La question de la lisibilité du mécénat comme de la visibilité médiatique des dons ont été éprouvées avec l’incendie de Notre-Dame. A l’évidence, le déblocage de sommes colossales dans un délai jamais vu a soulevé des questions. Comment était-il possible de mobiliser autant d’argent pour une cause, où certes il s’agissait de financer un édifice incomparable, mais où il n’y avait pas une seule mort ? Pour mémoire, 1 milliard a été promis en quelques heures alors que le montant du mécénat annuel ce sont 3 milliards, toutes causes confondues ! Lors de la crise Covid, les entreprises ont retenu la leçon. Les grandes marques comme LVMH, L’Oreal ou encore Bouygue ont insisté sur l’engagement des collaborateurs et le mécénat en nature, comme l’approvisionnement en masques ou en gel hydroalcoolique sans dévoiler de montant. Aujourd’hui, il y a de réelles transformations à l’œuvre sur le sens de l’engagement mais il est difficile d’attribuer cela uniquement à la crise sanitaire.

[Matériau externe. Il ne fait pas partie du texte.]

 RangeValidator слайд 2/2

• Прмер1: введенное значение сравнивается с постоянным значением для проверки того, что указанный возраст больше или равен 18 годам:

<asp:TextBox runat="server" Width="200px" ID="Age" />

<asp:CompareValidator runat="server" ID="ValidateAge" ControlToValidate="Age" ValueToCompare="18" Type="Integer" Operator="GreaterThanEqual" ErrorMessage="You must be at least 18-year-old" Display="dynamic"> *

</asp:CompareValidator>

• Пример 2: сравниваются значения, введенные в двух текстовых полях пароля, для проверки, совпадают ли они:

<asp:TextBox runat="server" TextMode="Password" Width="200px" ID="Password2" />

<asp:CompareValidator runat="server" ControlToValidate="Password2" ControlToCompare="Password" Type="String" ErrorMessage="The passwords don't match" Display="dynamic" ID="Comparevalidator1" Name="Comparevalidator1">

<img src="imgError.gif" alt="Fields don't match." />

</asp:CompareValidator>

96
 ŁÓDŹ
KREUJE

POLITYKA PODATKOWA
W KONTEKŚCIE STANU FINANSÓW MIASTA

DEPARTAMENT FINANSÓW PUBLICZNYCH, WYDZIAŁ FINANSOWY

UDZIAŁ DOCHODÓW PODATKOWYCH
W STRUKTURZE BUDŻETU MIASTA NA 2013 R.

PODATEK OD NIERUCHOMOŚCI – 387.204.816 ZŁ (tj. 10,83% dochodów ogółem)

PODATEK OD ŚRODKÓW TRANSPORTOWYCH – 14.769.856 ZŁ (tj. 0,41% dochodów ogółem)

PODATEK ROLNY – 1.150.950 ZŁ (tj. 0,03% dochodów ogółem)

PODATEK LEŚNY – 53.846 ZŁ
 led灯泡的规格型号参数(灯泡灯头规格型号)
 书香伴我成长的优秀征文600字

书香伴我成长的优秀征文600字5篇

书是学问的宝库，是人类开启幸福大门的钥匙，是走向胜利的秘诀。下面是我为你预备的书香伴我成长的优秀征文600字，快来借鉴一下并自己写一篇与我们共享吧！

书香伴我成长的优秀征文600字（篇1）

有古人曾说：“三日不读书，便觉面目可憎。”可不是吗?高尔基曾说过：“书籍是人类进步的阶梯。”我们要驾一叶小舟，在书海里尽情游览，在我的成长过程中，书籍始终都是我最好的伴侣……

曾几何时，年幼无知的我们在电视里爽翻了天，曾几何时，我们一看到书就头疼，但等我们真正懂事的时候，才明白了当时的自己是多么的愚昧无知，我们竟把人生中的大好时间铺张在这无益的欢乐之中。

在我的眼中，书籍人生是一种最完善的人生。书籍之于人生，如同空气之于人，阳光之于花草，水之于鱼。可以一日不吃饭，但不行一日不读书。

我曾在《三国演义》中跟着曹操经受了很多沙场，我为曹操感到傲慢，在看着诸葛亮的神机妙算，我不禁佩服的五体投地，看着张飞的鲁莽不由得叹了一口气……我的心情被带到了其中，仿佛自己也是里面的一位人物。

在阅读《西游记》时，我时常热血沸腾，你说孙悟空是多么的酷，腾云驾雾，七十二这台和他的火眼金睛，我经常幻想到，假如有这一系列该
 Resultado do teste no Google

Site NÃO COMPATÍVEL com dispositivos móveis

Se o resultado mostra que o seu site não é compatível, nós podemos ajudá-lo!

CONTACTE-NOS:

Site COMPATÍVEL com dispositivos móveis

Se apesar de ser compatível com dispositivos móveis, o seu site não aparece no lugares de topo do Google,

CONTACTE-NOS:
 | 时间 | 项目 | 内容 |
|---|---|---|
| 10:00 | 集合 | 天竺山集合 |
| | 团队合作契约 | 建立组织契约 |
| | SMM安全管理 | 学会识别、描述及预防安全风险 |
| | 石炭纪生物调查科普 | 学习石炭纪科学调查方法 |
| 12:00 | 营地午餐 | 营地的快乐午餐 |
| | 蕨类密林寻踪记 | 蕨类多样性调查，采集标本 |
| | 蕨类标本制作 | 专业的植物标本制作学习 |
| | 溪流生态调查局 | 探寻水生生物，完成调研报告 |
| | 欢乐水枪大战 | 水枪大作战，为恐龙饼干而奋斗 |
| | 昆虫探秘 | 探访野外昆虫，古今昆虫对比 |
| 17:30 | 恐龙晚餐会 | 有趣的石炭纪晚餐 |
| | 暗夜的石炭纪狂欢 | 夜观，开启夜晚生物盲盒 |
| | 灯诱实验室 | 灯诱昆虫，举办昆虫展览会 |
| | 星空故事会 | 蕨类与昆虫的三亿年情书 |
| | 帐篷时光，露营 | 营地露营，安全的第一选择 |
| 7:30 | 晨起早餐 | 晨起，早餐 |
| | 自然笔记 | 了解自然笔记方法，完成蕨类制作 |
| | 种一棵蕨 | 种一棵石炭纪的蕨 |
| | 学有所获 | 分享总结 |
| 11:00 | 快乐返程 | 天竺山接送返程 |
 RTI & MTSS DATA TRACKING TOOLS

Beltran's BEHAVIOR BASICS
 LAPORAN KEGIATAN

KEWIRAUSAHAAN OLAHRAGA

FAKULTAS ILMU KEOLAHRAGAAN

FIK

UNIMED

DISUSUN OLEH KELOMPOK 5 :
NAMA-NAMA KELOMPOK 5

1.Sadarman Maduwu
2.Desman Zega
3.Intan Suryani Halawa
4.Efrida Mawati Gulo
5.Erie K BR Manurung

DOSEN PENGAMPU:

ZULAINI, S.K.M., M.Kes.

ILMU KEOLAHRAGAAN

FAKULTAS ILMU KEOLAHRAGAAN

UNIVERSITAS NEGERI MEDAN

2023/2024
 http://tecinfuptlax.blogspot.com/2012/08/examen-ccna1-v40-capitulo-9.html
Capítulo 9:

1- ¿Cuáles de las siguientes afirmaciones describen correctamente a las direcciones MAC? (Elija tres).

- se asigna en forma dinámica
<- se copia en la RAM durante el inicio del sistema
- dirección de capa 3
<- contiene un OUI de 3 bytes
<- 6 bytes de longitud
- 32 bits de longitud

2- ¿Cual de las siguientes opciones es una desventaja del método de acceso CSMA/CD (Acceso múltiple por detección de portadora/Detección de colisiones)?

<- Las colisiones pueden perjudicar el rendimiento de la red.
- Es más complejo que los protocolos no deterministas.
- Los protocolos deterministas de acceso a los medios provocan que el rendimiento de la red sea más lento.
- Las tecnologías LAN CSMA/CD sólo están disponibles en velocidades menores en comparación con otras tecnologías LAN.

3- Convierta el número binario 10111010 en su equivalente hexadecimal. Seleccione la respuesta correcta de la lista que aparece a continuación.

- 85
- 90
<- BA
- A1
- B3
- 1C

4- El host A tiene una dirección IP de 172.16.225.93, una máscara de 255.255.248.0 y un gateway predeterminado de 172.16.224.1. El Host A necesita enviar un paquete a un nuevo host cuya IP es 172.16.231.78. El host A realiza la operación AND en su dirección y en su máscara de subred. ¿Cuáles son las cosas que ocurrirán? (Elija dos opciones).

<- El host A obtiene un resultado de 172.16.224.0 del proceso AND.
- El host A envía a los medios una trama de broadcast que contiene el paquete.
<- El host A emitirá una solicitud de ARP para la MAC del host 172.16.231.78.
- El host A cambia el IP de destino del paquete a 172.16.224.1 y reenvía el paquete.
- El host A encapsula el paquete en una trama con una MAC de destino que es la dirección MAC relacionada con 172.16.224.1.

Quels points saillants se dessinent ?

D’abord, le mécénat de compétence prend de l’ampleur et devient structurant pour les RH. Auparavant, il s’agissait surtout d’une voie pour les préretraités qui n’étaient plus en phase avec la transformation digitale de l’entreprise. Aujourd’hui, c’est une expérience valorisante, presque indispensable qui s’intègre au parcours du collaborateur et faisant partie des softs skills.

L’entrepreneuriat social est devenu un domaine prisé par les jeunes pour intégrer le marché du travail. Ils souhaitent avoir un impact positif dès leur première activité et rêvent plus d’être indépendants et de changer le monde, que de rejoindre une entreprise avec peu de valeurs. Au sein des entreprises, il existe également des projets ambitieux tel que ’”intrapreneuriat4good” initié par Engie, BNP Paribas et Danone où ces grandes entreprises accompagnent les projets positifs portés par les collaborateurs.

Autre point très intéressant, c’est la rencontre de différents types de mécénat et donc de causes. Une entreprise va par exemple soutenir une exposition d’art en invitant des populations ciblées à la découvrir, c’est le cas du courtier Aurel BGC qui finance des expositions au Grand Palais en réservant l’accès à des enfants malades ou défavorisés. Le mécénat culturel rencontre ainsi le mécénat social ou engagé en faveur de l’écologie. L’impact positif et durable s’inscrit dans un continuum. Ce nouvel équilibre me parait assez distinctif de l’approche française actuelle.

Enfin, on observe un nouveau mode d’engagement appelé « l’activisme de marques. » Les entreprises s’engagent désormais sur des sujets politiques donc plus clivants dans notre société, comme le soutien aux réfugiés ou aux communautés LGBQIA+.

Chez Antidox, nous accompagnons le projet Just Look up ! qui a l’ambition de susciter une nouvelle génération de talents féminins dans le domaine des Stem. Comment abordez-vous cette problématique en tant qu’experte des Sciences humaines et non de sciences dites « dures » ?

Les chiffres parlent d’eux-mêmes.  12% des femmes dans l’IA. 57% dans l’enseignement supérieur scientifique pour ne retrouver que 25% des femmes dans la filière numérique…sans compter celles qui abandonnent ensuite. 4% d’investissement dans les crypto-monnaies.crypto monnaies. Et aucune femme ou presque exerçant dans le Metaverse !

Sans être scientifique, il y a la nécessité d’être extrêmement connectée à l’actualité et de comprendre ce qui se joue pour l’avenir. Et cela pour l’ensemble des femmes et plus encore des jeunes femmes. Il me parait décisif pour les professionnels de la communication, du marketing, et des médias de partager ces sujets, et d’être ce pont entre ceux qui codent par exemple, et ceux qui transforment effectivement les entreprises.

Propos recueillis par Laetitia Sellam-Kreps, Directrice conseil au sein d’Antidox

Après des études d’art & communication, à Paris I et Hunter College (NY) puis un master Nouveaux Medias au CELSA, Laetitia a été journaliste avant de mettre ses capacités éditoriales et stratégiques au service d’institutions publiques puis d’une agence éditoriale. Au sein d’Antidox, elle développe l’offre RSE et accompagne plusieurs comptes sur leur stratégie globale de contenus.